終端検知部10aは、シャフト駆動部19a,19b、ピンチローラ35、搬送機構30、ダンサーローラ43などの各駆動部位と接続されている。終端検知部10aは、前記各駆動部位の制御を行ってフィルムFの送り量を調整する。また、終端検知部10aは、レジマークセンサ21および第2エンコーダ51で検出したフィルムFの送り量の情報に基づいて、オートスプライサ部20において供給用フィルムロールFR1のフィルムFの終端部近傍と予備用フィルムロールFR2のフィルムFの始端部近傍とを継ぎ合わせるための位置決め等の制御を行う。具体的には、終端検知部10aは、ダンサーローラ43の鉛直方向における位置からフィルムFにかかる張力を監視する。また、終端検知部10aは、張力の変化から供給用フィルムロールFR1の終端を検知する。さらに、終端検知部10aは、レジマークセンサ21がレジマークMを検知した時点からフィルムFを所定長さ巻き取るように、シャフト駆動部19aを制御してシャフト18aを回転させる。なお、ここでいうフィルムロールFR1の終端を検知した時とは、フィルムロールFR1からフィルムFをさらに送り出すことができなくなって、シャフト18aが回転できなくなった瞬間を検知したことをいう。また、終端検知部10aは、例えば、ダンサーローラ43にかかる張力が一時的に大きくなったことを検知することにより、フィルムロールFR1の終端を判断してもよい。

*データ行:*

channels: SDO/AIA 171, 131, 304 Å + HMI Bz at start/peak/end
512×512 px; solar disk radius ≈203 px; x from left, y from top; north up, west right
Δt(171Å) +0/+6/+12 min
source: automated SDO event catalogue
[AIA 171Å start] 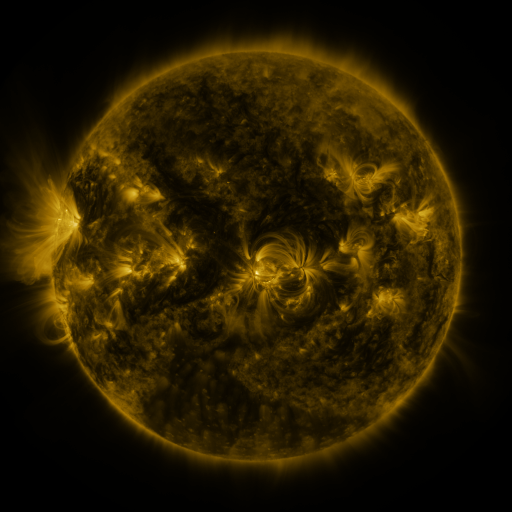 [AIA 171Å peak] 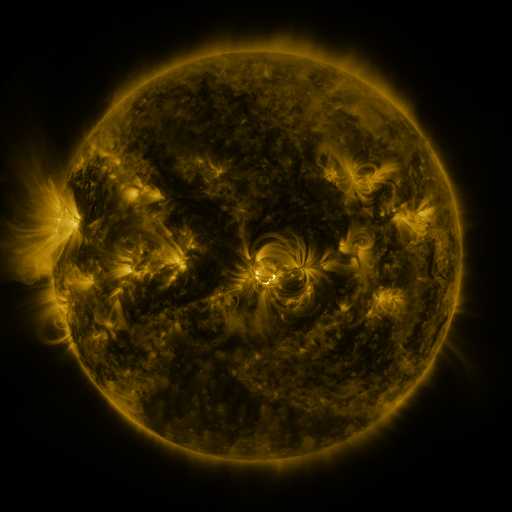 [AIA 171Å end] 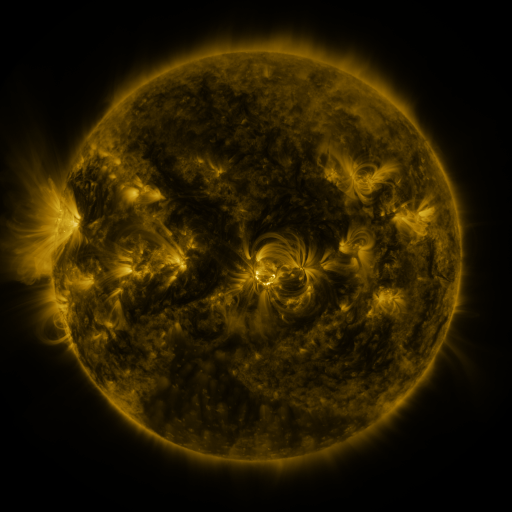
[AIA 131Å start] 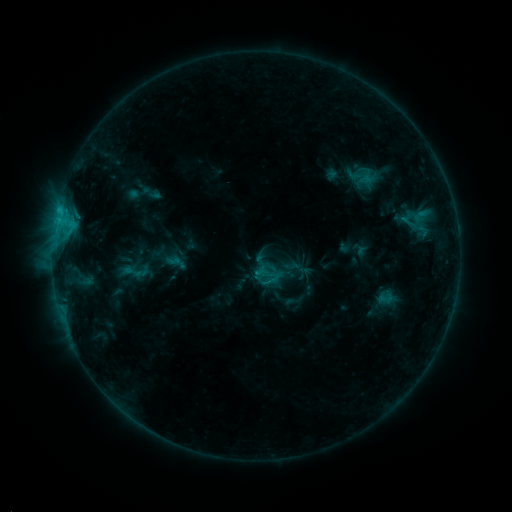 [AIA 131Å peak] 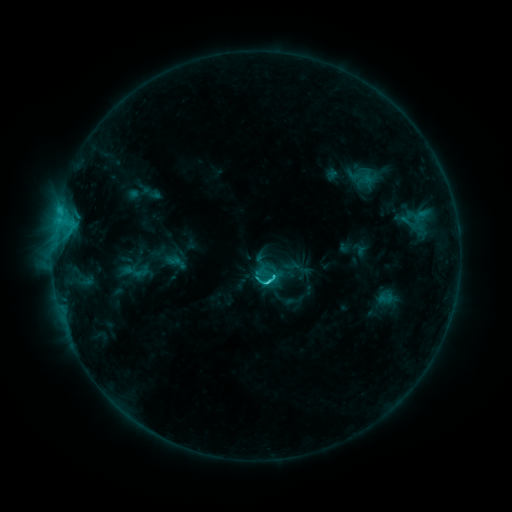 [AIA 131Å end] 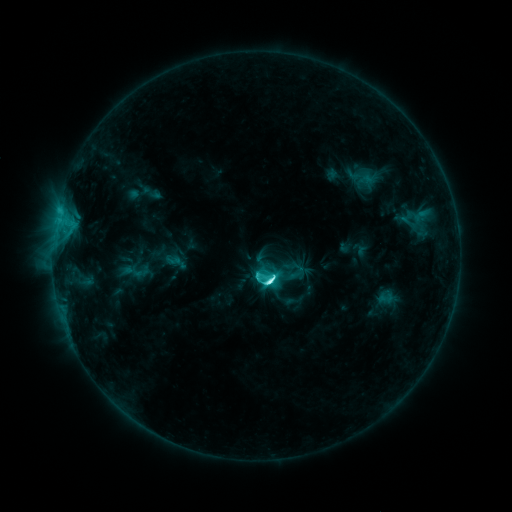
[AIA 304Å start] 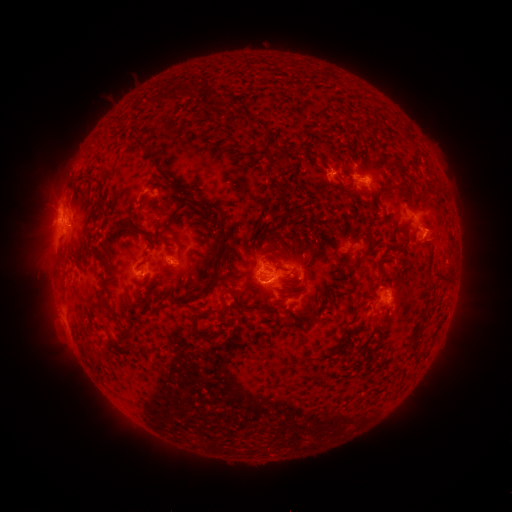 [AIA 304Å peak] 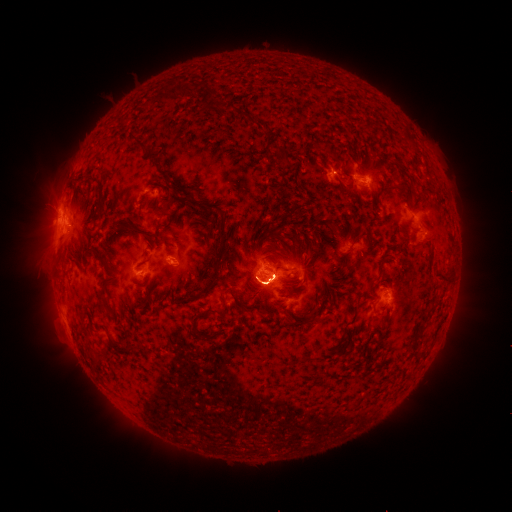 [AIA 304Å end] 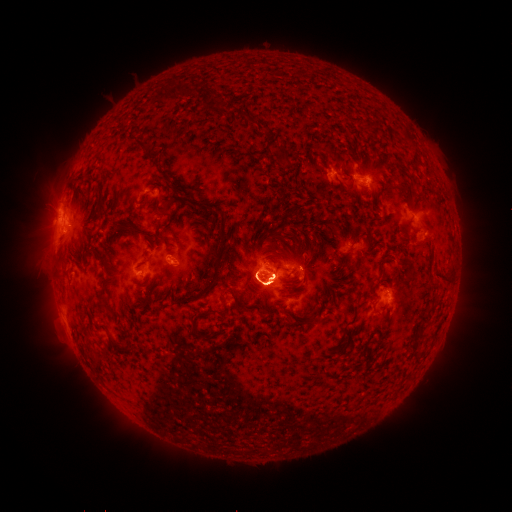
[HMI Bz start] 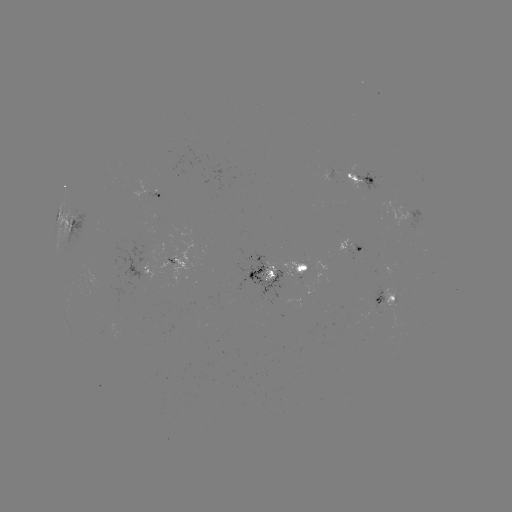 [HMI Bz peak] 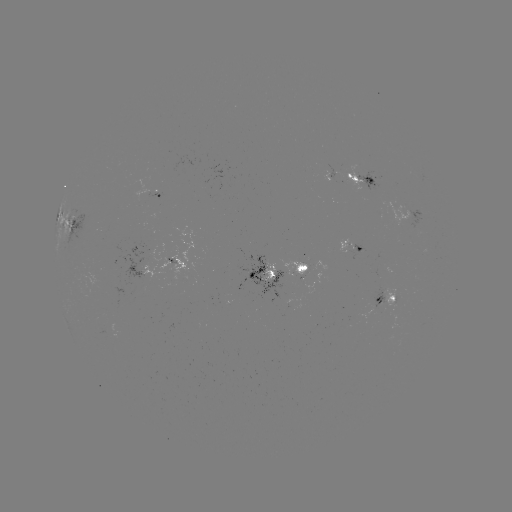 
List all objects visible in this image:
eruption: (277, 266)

*課題要件:*
[1] フィルム終端検知に関する文章によると、終端検知部10aはどの情報に基づいて位置決め等の制御を行うのか、またその制御は何のために行うのかを説明してください。
[2] フィルム終端検知に関する文章を、最後の文に続けて書き継いでください。
これらの行は、提示文とは別の出典から採ったものです。

*解答:*
[1] 終端検知部10aは、レジマークセンサ21と第2エンコーダ51で検出したフィルムFの送り量の情報に基づいて、位置決め等の制御を行います。この制御は、オートスプライサ部20で、供給用フィルムロールFR1のフィルムFの終端部近傍と、予備用フィルムロールFR2のフィルムFの始端部近傍とを継ぎ合わせるためのものです。

[2]
【0052】
真空度制御部10bには、内部でPID演算を行うインバータ(図示せず)が含まれている。また、真空度制御部10bは、真空ポンプ72と真空度検出器73とに接続されている。このような構成において、真空度制御部10bは、真空度検出器73で検出された吸気ボックス14dの真空度の値を受信する。真空度制御部10bは、終端検知部10aと連携しつつ、上記インバータによって、真空ポンプ72の運転を適宜制御する。真空度制御部10bによる、真空ポンプ72の制御を真空度制御という。これにより、真空度制御部10bは、吸気ボックス14dの真空度を適正な真空度に制御する。ここで、「適正な真空度」とは、真空度制御後のフィルム搬送速度又はフィルム搬送時間が、真空度制御前の、予め設定されたフィルム搬送速度又は予め設定されたフィルム搬送時間となるようにフィルムFを搬送し、かつ、真空ポンプ72を最小エネルギーで運転するような吸気ボックス14d内の真空度のことをいう。
【0053】
以下、真空度制御部10bによる制御の詳細について説明する。
まず、真空度制御部10bによって、真空ポンプ72を一定の出力で作動させ、吸気ボックス14d内の真空度を予め設定しておいた基準値(記憶部71に記憶されている値)に合わせる。ここで、「基準値」とは、フィルムの表面状態、材質、及び厚み、製袋された際の袋の形状などの特性、並びに、環境(気温、湿度など)に関係なく、プルダウンベルト機構14が十分にフィルムFを吸着できるとともに、所望量のフィルムFを搬送することができる真空度である。
【0054】
次に、図9に示すように、ステップS1において、適正な真空度を検出する処理を行う。なお、ステップS1における適正な真空度を検出する処理は、図10に示した処理手順によって行われる。なお、吸気ボックス14dに設定される真空度の初期値は、基準値であるものとする。すなわち、真空度制御前に吸気ボックス14dの真空度として設定されている値(設定値)は、基準値である。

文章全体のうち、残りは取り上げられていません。